Die Laufzeit einer Rente, die vom Leben einer Person abhängt, ist nach der am 20.9.2011 veröffentlichten Sterbetafel 2008 / 2010 des Statistischen Bundesamtes zu entnehmen. Bei der Berechnung des Barwerts sind Zwischenzinsen und Zinseszinsen in Höhe von 5,5 % zu berücksichtigen (Anlage zu § 14 BewG / BMF-Schreiben vom 26.9.2011 IV D 4 - S 3104).

Ergebnis: Es liegt keine unentgeltliche Vermögensübertragung vor, vielmehr ein Verkauf auf Rentenbasis.  

K hat aus den Mietzahlungen des V Einkünfte aus Vermietung und Verpachtung. Zu den abzugsfähigen Werbungskosten gehört auch der Zinsanteil der Rentenlast und die Abschreibung auf die Anschaffungskosten, soweit sie auf den Gebäudeteil entfallen. Anschaffungskosten sind alle Aufwendungen, die angefallen sind, um das Grundstück zu erwerben. Die Anschaffungskosten bestehen aus den Rentenzahlungen in Höhe des Rentenbarwerts.

Allerdings ist der Rentenbarwert in Höhe von 349.800 € insoweit als unangemessen und somit nicht als berücksichtigungsfähig anzusehen, als er den Verkehrswert des übertragenen Vermögens von 210.000 € übersteigt. Der unangemessene Teil der Rentenleistung (349.800 € minus 210.000 € = 139.800 €) beträgt 40 % (139.800 € : 349.800 € x 100).

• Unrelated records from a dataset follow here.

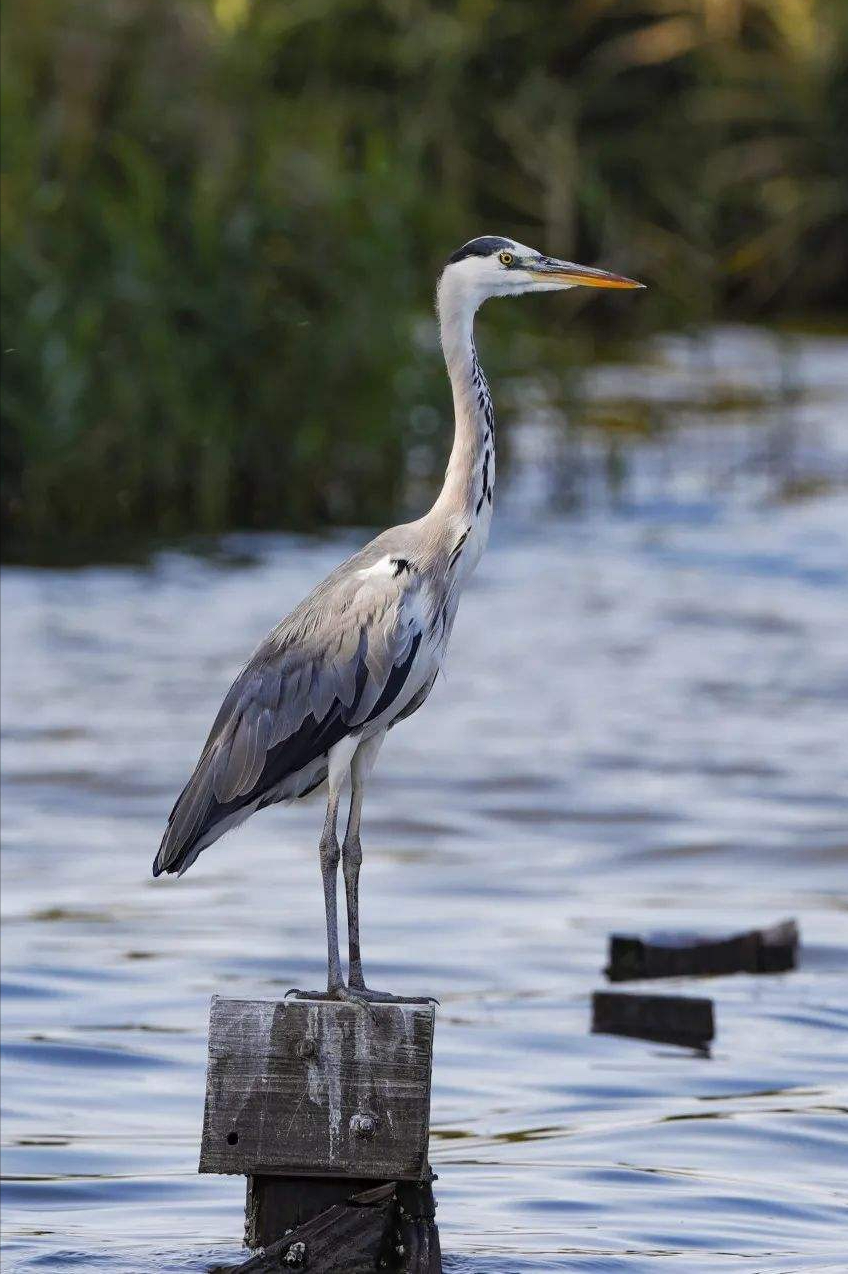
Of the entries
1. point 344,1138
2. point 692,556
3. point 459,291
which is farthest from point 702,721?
point 344,1138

Das Kind hat somit Anschaffungskosten für die vermietete Eigentumswohnung i. H. von 210.000 €, die – abzüglich des Anteils für den Grund und Boden in Höhe von 20 % – Bemessungsgrundlage für die Absetzungen für Abnutzung sind.

Absetzung für Abnutzung (AfA) - Zeile 33 Anlage V

Die AfA beträgt (210.000 € ./. 42.000 €  (20 % für den Anteil Grund- und Boden) = 168.000 €, davon 2 % =) 3.360 €.

Rentenzahlung - Zeile 38 Anlage V

Der unangemessene Anteil der jährlichen Zahlung, also ein Betrag i.H. von (40 % von 30.000 € =) 12.000 €, ist als Zuwendung i.S. des § 12 Nr. 2 EStG zu beurteilen und damit nicht abzugsfähig.

Der verbleibende Betrag von (30.000 € ./. 12.000 € =) 18.000 € ist in einen Tilgungs- und einen Zinsanteil zu zerlegen. Den nach der Ertragsanteilstabelle aus § 22 Nr.1 EStG ermittelten Zinsanteil der Veräußerungsleibrente muss V als Berechtigter versteuern. K kann als Verpflichteter den entsprechenden Zinsanteil / Ertragsanteil der Rente als Werbungskosten abziehen.

Der Ertragsanteil beträgt bei einem Alter des Rentenberechtigten zu Beginn der Rente von 64 Jahren = 19 % von 18.000 € = 3.420 €. Dies bedeutet: K kann 3.420 € als Ertragsanteil bei den Einkünften aus Vermietung und Verpachtung als Werbungskosten absetzen, V muss 3.420 € als Rente versteuern.

K trägt ein

Anlage V

Das Finanzamt berücksichtigt von den Rentenleistungen von 18.000 € als Werbungskosten nur den Ertragsanteil in Höhe von 3.420 €. Maßgebend für die Höhe des Ertragsanteils sind Beginn der Rente und Geburtsdatum des Rentenberechtigten. Die Daten werden den vorhandenen steuerlichen Unterlagen entnommen.

V trägt ein

Anlage R

Steuerpflichtig ist nur der Ertragsanteil von 3.420 €, den das Finanzamt anhand der Daten aus den steuerlichen Unterlagen berechnet. Maßgebend ist das Alter des Rentenberechtigten zu Beginn der Rente.